=== Written exercise ===
Skip every line before the one containing "In the scene on", then copy that line and the rest of the entries below exactly, through the last line.

=== Stored records ===
------
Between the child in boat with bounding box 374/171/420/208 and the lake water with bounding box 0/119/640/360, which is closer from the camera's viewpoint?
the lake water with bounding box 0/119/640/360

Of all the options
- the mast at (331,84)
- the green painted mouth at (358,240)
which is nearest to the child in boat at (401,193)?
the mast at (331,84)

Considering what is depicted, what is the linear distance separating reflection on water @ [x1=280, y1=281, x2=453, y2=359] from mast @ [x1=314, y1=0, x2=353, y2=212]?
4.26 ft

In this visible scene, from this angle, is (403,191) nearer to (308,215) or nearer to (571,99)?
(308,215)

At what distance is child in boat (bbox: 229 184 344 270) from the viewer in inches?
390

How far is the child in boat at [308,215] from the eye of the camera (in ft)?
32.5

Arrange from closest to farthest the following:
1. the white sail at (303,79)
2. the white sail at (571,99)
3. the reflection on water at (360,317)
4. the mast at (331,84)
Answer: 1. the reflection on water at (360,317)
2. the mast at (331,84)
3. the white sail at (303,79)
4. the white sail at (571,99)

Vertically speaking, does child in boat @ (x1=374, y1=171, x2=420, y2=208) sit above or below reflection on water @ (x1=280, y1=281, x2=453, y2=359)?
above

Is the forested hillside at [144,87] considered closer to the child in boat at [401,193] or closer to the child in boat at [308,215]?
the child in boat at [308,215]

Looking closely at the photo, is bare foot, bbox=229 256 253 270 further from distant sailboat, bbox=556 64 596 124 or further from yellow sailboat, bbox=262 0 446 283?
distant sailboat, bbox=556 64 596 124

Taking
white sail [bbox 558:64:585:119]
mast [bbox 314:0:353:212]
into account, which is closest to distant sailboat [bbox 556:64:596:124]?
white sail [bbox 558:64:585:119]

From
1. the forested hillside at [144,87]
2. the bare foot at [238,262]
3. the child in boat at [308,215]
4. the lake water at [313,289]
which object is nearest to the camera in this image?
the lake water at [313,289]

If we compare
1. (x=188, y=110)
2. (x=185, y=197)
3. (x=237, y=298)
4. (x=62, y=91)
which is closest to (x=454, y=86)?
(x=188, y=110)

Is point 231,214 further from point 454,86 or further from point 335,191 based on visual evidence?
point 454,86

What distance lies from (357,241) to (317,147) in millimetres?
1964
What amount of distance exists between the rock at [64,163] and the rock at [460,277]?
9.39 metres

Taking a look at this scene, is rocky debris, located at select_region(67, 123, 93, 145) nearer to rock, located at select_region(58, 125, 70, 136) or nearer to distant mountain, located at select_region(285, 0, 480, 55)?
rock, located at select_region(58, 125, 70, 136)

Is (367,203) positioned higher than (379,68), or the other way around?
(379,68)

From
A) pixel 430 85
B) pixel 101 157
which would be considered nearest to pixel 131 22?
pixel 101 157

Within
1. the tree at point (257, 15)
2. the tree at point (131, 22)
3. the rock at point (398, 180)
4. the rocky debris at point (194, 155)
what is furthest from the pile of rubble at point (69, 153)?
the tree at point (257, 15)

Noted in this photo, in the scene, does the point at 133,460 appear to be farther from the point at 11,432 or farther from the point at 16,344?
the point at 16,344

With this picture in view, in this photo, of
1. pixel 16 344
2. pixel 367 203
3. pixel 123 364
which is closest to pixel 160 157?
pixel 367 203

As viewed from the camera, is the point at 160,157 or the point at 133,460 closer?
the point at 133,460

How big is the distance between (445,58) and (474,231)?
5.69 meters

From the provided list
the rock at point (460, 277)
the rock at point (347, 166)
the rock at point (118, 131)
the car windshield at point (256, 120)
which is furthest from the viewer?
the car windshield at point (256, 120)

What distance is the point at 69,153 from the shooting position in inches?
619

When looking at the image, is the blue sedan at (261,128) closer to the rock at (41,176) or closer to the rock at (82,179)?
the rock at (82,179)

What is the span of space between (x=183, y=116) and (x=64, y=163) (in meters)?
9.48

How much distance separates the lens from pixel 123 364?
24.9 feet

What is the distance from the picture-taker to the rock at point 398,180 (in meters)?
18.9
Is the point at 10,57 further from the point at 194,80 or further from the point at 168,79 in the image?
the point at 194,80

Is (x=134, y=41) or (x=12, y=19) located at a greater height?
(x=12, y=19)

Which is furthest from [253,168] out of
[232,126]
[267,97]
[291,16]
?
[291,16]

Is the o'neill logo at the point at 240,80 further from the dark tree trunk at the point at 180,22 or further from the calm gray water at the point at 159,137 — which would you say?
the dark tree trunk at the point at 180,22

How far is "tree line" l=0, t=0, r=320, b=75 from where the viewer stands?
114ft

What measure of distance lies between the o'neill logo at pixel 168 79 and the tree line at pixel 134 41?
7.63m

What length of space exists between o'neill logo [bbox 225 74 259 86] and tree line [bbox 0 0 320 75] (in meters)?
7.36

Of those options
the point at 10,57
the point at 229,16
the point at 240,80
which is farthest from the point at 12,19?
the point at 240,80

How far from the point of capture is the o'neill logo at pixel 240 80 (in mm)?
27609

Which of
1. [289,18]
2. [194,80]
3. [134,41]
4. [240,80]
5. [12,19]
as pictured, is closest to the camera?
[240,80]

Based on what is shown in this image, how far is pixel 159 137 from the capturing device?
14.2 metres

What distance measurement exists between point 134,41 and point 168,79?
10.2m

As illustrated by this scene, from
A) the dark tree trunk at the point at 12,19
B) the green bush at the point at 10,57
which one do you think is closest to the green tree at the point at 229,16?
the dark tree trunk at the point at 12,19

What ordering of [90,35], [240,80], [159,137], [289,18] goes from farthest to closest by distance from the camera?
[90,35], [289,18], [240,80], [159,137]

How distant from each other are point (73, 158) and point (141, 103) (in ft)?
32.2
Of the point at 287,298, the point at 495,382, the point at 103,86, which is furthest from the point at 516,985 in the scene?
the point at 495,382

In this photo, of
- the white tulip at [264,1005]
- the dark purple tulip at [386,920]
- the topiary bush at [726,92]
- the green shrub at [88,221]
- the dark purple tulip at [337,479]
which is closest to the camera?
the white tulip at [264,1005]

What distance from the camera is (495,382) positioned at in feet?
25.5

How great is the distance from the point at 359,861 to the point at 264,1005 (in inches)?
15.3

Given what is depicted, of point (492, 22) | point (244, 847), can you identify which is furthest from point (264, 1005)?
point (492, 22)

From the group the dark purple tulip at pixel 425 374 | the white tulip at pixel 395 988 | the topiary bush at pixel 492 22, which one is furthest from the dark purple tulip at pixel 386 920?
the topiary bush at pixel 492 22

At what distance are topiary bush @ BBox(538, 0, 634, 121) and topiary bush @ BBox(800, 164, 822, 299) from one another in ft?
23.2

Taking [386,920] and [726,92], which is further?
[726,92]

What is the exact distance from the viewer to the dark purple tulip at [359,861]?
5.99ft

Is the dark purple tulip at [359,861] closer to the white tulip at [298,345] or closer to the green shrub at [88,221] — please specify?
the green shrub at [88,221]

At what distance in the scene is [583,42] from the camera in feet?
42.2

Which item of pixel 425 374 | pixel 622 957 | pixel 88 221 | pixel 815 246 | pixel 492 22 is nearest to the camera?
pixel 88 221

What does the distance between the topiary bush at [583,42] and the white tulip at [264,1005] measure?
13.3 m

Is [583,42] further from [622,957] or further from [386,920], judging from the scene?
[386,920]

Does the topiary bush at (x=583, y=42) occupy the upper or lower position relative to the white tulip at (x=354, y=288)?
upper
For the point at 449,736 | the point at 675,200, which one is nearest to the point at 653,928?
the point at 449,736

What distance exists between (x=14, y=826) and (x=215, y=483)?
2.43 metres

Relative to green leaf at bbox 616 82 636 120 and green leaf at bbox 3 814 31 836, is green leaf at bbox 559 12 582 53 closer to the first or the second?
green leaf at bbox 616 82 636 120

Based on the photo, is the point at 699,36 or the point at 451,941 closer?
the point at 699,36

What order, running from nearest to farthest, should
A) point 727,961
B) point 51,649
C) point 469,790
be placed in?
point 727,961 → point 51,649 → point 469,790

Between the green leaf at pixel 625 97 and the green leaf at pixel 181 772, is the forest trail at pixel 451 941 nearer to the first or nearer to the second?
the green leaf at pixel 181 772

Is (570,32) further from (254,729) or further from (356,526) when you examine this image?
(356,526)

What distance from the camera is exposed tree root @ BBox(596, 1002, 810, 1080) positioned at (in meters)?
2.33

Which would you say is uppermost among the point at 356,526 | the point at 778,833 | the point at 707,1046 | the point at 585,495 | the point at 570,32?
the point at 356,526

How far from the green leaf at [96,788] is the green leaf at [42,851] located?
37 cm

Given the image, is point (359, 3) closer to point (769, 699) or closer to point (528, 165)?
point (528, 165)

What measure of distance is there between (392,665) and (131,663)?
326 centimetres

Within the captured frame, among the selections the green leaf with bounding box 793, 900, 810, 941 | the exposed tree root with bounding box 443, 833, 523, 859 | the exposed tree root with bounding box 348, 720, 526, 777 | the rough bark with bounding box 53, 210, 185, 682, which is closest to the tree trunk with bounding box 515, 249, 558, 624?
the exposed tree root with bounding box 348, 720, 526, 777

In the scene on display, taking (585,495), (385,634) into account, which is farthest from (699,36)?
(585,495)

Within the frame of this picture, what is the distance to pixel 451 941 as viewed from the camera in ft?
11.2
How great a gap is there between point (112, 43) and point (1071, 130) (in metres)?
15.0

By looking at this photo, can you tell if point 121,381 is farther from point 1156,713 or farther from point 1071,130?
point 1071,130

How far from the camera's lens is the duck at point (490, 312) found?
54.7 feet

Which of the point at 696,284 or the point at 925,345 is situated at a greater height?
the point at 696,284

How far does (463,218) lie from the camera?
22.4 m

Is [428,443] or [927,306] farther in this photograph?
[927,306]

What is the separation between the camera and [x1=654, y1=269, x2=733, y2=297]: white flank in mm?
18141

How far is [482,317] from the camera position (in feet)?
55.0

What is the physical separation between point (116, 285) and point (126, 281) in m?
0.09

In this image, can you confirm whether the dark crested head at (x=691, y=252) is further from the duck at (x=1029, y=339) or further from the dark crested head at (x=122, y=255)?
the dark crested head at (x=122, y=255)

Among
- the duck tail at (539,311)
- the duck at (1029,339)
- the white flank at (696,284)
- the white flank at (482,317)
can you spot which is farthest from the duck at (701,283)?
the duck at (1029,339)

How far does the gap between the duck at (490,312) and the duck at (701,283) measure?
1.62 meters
------
=== Exercise output ===
In the scene on display, taking (585,495), (385,634) into account, which is farthest from (699,36)?
(585,495)

Within the frame of this picture, what is the distance to pixel 451 941 as viewed from the camera in ft?
11.2
How great a gap is there between point (112, 43) and point (1071, 130) (in metres)?
15.0

By looking at this photo, can you tell if point 121,381 is farther from point 1156,713 or farther from point 1071,130?
point 1071,130

How far from the camera's lens is the duck at point (490, 312) found?
54.7 feet

Which of the point at 696,284 or the point at 925,345 is situated at a greater height?
the point at 696,284

How far does (463,218) lie from the camera?
22.4 m

Is [428,443] or [927,306] farther in this photograph?
[927,306]

What is the separation between the camera and [x1=654, y1=269, x2=733, y2=297]: white flank in mm?
18141

How far is [482,317] from the camera position (in feet)?
55.0

What is the physical separation between point (116, 285) and point (126, 281) in m?
0.09

In this image, can you confirm whether the dark crested head at (x=691, y=252) is further from the duck at (x=1029, y=339) or further from the dark crested head at (x=122, y=255)?
the dark crested head at (x=122, y=255)

Among
- the duck tail at (539,311)
- the duck at (1029,339)
- the white flank at (696,284)
- the white flank at (482,317)
can you spot which is farthest from the duck at (701,283)?
the duck at (1029,339)

How far does the gap between the duck at (490,312) and the duck at (701,283) measure?
1.62 meters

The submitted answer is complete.